Tokyo court orders dissolution of ‘Moonies' Unification Church

The Guardian25-03-2025

A court in Japan has ordered the Unification Church to be dissolved after a government request that was spurred by the investigation into the 2022 assassination of the former prime minister Shinzo Abe.
The church, founded in South Korea and nicknamed the 'Moonies' after its late founder, Sun Myung Moon, is accused of pressuring followers into making life-ruining donations, and blamed for child neglect among its members, although it has denied any wrongdoing.
The church said it was considering an immediate appeal of the Tokyo district court's revocation of its legal status, which would take away its tax-exempt privilege and require liquidation of its assets.
The order followed a request by Japan's education ministry in 2023 to dissolve the influential South Korea-based sect, citing manipulative fundraising and recruitment tactics that sowed fear among followers and harmed their families.
The Japanese branch of the church had criticised the request as a serious threat to religious freedom and the human rights of its followers.
The church called the court order regrettable and unjust and said in a statement that the court's decision was based on 'a wrong legal interpretation and absolutely unacceptable'.

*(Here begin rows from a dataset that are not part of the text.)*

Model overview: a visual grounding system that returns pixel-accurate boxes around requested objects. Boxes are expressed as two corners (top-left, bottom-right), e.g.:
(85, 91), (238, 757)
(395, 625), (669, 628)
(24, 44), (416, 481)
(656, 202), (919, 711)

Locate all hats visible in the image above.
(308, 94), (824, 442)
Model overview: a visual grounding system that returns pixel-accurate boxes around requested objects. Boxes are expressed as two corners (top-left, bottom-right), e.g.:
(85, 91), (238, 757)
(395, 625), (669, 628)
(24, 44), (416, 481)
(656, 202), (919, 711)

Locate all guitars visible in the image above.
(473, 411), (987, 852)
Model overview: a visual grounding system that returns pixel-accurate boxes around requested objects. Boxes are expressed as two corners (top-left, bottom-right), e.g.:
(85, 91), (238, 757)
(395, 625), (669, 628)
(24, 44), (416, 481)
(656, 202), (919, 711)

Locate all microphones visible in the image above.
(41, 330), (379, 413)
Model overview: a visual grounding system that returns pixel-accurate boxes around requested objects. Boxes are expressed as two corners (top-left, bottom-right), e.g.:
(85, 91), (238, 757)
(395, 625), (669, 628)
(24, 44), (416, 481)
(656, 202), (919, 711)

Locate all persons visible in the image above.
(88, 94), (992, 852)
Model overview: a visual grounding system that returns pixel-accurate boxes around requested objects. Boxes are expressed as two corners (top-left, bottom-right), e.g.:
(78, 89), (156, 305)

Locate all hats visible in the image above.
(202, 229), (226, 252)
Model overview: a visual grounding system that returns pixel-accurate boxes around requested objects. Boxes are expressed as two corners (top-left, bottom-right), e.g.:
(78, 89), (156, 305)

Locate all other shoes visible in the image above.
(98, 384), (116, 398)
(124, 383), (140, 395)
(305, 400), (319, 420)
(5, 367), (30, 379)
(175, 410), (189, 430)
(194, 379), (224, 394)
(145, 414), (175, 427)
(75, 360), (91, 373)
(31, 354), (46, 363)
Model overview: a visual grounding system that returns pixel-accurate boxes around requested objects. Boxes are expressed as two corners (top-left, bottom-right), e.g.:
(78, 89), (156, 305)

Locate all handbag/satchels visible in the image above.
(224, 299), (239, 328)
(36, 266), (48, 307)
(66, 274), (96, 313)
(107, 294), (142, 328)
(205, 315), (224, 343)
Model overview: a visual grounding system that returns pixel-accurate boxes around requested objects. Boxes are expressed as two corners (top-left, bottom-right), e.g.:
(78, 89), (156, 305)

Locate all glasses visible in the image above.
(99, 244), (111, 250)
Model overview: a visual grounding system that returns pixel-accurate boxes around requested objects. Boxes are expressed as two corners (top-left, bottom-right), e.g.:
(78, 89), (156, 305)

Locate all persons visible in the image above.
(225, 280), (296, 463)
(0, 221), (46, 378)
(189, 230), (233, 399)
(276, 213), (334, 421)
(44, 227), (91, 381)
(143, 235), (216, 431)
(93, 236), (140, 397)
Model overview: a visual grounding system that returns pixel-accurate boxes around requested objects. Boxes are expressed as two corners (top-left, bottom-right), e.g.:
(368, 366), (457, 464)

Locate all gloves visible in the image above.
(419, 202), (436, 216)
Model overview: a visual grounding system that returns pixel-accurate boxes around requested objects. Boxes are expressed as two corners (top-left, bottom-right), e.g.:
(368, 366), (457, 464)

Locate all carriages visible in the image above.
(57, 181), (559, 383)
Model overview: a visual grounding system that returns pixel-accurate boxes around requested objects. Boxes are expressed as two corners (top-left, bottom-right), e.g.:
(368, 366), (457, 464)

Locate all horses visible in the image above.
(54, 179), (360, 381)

The investigation into Abe's assassination revealed decades of cosy ties between the church and Japan's governing Liberal Democratic party. The church obtained legal status as a religious organisation in Japan in the 1960s during an anti-communist movement supported by Abe's grandfather, the former prime minister Nobusuke Kishi.
The man accused of killing Abe resented the church and blamed it for his family's financial troubles.
The church, which officially calls itself the Family Federation for World Peace and Unification, is the first religious group subject to a revocation order under Japan's civil code. Two earlier cases involved criminal charges: the Aum Shinrikyo doomsday cult, which carried out a sarin nerve gas attack on the Tokyo subway system; and Myokakuji group, whose executives were convicted of fraud.
Seeking the church's dissolution, the education ministry submitted 5,000 documents and pieces of evidence to the court, based on interviews with more than 170 people.
The church used manipulative tactics to make its followers buy expensive goods and donate beyond their means, causing fear, harm and seriously deviating from the law on religious groups, officials and experts said.
The cultural affairs agency said the settlements reached in or outside court exceeded 20bn yen (£103m) and involved more than 1,500 people.
The church, founded in Seoul in 1954, a year after the end of the Korean war, by Moon, a self-proclaimed Messiah who preached new interpretations of the Bible and conservative, family-oriented value systems.
It developed relations with conservative world leaders including US president, Donald Trump, as well as his predecessors Richard Nixon, Ronald Reagan and George HW Bush.
The church faced accusations in the 1970s and 1980s of using devious recruitment tactics and brainwashing adherents into turning over huge portions of their salaries to Moon. In Japan, the group has faced lawsuits for offering 'spiritual merchandise' that allegedly caused members to buy expensive art and jewellry or sell their real estate to raise money for the church.
The church has acknowledged excessive donations, but says the problem has lessened since the group stepped up compliance in 2009.
Experts say Japanese followers are asked to pay for sins committed by their ancestors during Japan's 1910-45 colonial rule of the Korean Peninsula, and that most of the church's worldwide funding comes from Japan.